Exercise: Transcribe, word for word, every line from the one containing "How far away" through the final line of the records, and omit the pictures.

Stored items from a collection
■ ■ ■ ■ ■

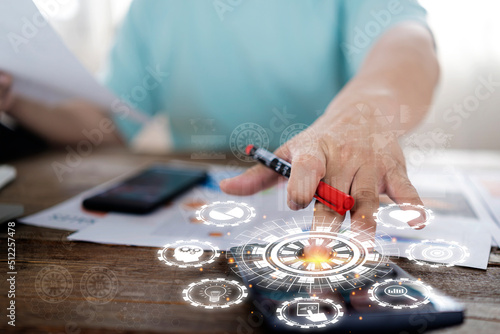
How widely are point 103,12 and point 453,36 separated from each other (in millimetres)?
1304

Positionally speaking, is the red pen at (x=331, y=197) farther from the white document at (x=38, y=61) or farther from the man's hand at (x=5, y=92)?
the man's hand at (x=5, y=92)

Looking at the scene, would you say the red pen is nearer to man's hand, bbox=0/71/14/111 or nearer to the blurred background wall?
man's hand, bbox=0/71/14/111

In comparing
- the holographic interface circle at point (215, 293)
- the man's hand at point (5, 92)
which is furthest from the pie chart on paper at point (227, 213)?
the man's hand at point (5, 92)

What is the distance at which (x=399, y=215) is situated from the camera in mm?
365

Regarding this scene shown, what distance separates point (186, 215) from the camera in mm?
427

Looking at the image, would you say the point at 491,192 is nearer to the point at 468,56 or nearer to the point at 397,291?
the point at 397,291

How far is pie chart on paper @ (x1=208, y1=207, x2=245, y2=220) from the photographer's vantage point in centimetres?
41

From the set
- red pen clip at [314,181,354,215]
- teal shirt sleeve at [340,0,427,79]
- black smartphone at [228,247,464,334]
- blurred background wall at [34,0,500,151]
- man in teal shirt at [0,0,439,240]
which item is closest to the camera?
black smartphone at [228,247,464,334]

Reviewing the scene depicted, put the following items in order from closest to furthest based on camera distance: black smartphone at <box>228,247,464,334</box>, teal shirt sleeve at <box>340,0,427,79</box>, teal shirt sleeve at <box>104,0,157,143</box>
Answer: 1. black smartphone at <box>228,247,464,334</box>
2. teal shirt sleeve at <box>340,0,427,79</box>
3. teal shirt sleeve at <box>104,0,157,143</box>

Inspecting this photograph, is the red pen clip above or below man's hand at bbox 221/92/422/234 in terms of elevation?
below

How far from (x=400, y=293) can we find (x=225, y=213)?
201 mm

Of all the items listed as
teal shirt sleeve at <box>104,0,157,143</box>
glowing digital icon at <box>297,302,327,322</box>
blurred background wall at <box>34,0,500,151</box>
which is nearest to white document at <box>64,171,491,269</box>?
glowing digital icon at <box>297,302,327,322</box>

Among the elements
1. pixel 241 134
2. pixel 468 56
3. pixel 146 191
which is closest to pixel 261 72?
pixel 241 134

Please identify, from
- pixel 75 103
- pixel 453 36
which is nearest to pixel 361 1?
pixel 75 103
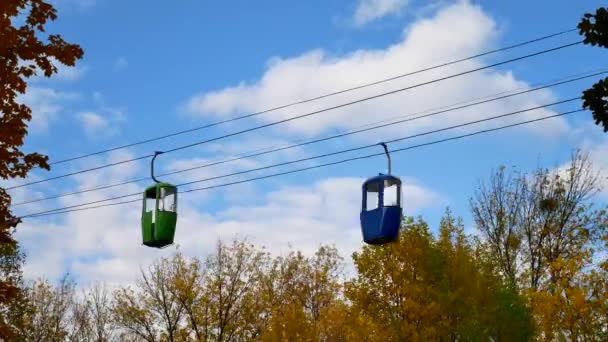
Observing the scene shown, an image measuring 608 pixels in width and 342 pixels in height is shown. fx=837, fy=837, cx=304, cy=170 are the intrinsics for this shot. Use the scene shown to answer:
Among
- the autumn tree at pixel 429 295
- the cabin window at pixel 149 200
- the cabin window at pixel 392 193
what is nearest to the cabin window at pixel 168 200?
the cabin window at pixel 149 200

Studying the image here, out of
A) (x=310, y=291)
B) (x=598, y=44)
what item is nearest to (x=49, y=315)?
(x=310, y=291)

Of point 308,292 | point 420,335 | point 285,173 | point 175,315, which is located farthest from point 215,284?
point 285,173

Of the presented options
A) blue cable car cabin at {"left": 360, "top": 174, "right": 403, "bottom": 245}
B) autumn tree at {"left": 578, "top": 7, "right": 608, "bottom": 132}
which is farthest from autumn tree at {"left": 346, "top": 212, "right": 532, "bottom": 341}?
autumn tree at {"left": 578, "top": 7, "right": 608, "bottom": 132}

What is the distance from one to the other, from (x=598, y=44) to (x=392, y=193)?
31.1 ft

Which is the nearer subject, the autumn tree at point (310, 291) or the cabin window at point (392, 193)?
the cabin window at point (392, 193)

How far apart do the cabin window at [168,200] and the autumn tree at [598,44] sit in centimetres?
1432

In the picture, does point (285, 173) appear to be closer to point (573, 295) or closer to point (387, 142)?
point (387, 142)

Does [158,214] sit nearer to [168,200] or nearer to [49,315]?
[168,200]

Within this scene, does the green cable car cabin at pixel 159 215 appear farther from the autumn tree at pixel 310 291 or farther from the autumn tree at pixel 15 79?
the autumn tree at pixel 310 291

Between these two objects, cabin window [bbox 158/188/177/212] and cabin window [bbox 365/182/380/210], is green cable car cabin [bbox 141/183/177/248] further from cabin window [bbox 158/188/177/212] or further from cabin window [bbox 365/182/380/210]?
cabin window [bbox 365/182/380/210]

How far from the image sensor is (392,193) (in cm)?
2227

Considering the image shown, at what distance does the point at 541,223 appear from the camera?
4662 centimetres

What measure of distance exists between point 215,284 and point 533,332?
22.8 m

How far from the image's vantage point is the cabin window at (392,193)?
22.2 meters
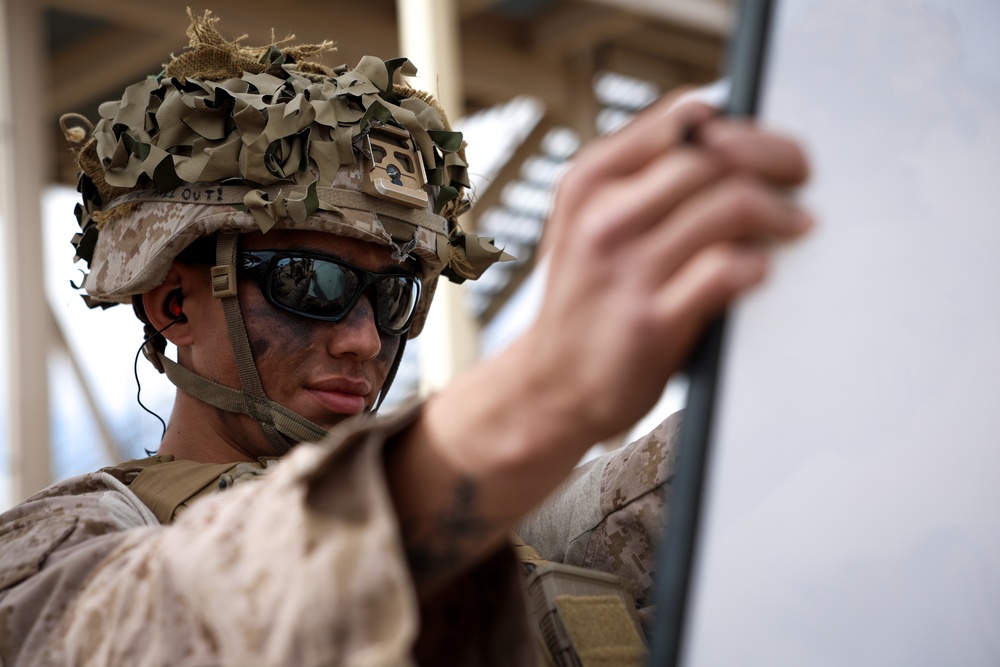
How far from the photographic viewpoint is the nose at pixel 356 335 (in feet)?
7.16

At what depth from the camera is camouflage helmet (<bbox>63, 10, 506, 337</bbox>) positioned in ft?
7.17

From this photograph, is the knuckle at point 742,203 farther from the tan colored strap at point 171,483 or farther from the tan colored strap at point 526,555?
the tan colored strap at point 526,555

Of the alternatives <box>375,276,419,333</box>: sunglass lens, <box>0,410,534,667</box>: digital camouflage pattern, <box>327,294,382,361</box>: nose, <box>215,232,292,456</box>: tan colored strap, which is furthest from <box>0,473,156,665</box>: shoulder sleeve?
<box>375,276,419,333</box>: sunglass lens

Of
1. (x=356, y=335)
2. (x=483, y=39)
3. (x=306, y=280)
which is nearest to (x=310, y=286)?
(x=306, y=280)

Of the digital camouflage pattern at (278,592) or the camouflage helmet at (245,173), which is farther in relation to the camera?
Result: the camouflage helmet at (245,173)

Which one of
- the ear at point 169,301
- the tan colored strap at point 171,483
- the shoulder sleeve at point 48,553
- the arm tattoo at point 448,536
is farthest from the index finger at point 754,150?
the ear at point 169,301

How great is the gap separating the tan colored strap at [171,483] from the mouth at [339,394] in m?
0.30

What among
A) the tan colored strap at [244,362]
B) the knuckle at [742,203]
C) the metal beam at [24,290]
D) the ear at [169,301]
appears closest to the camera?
the knuckle at [742,203]

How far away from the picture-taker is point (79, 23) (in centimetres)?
886

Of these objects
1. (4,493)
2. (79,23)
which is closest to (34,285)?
(4,493)

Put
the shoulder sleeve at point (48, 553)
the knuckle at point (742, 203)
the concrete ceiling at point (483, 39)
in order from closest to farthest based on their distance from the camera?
the knuckle at point (742, 203) → the shoulder sleeve at point (48, 553) → the concrete ceiling at point (483, 39)

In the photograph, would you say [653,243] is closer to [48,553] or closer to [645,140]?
[645,140]

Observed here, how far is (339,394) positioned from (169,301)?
0.41m

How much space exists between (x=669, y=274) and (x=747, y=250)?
6 centimetres
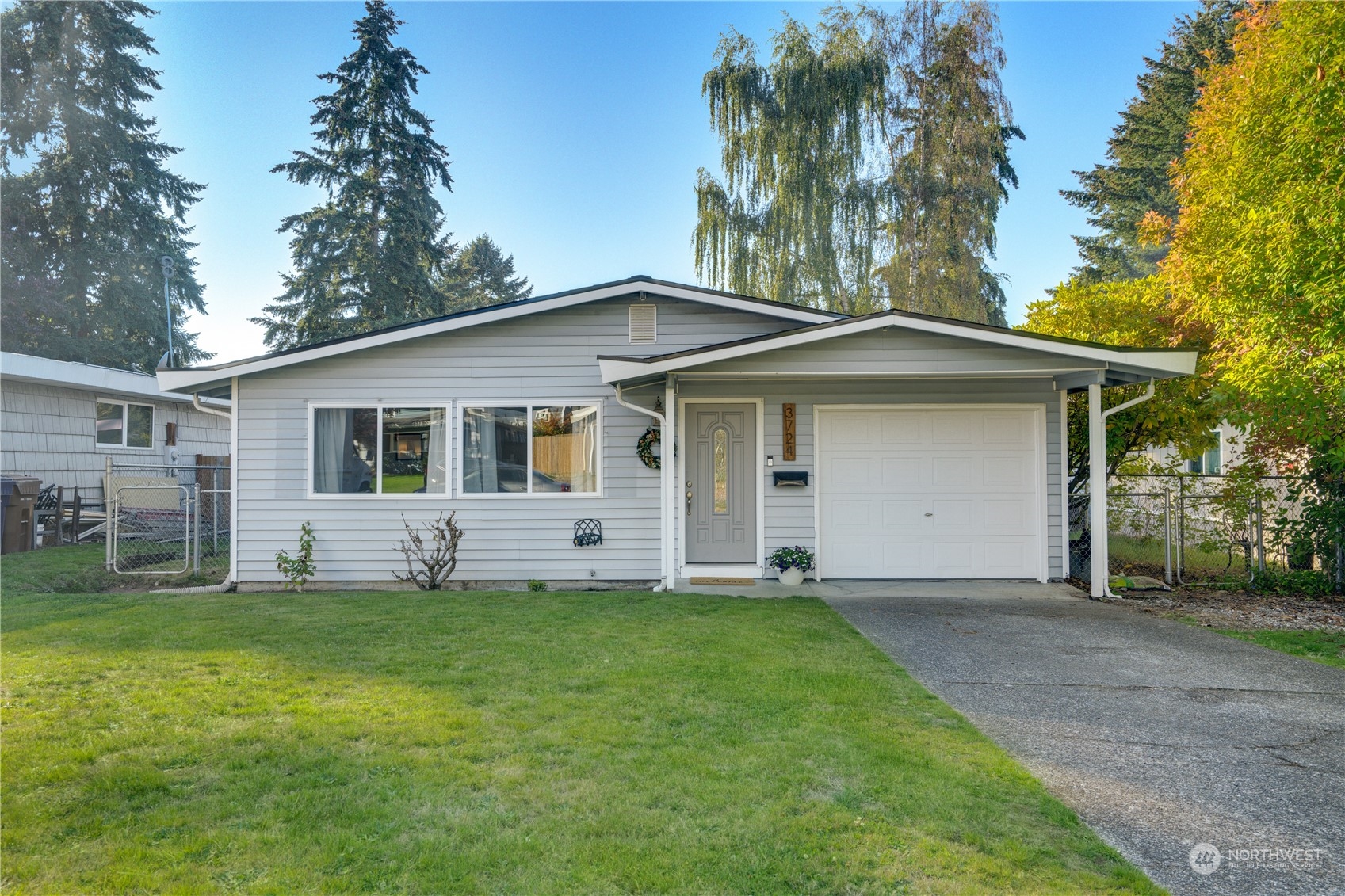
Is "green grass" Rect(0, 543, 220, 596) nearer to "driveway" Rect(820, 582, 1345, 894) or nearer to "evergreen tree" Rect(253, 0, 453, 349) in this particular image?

■ ■ ■ ■ ■

Solution for this exercise:
How far away from the picture-taker is point (79, 23) (in centimetres)?
886

Of these objects
1. (4,493)
2. (79,23)
which is closest to (34,285)?
(4,493)

Put
the shoulder sleeve at point (48, 553)
the knuckle at point (742, 203)
the concrete ceiling at point (483, 39)
in order from closest to farthest based on their distance from the camera?
the knuckle at point (742, 203) → the shoulder sleeve at point (48, 553) → the concrete ceiling at point (483, 39)

In the photograph, would you say [653,243] is closer to [48,553] or closer to [645,140]?
[645,140]

Observed here, how far is (339,394) positioned from (169,301)?
0.41m

How much space exists between (x=669, y=274) and (x=747, y=250)?
6 centimetres
Is "green grass" Rect(0, 543, 220, 596) nearer to "driveway" Rect(820, 582, 1345, 894) or nearer to "evergreen tree" Rect(253, 0, 453, 349) in this particular image?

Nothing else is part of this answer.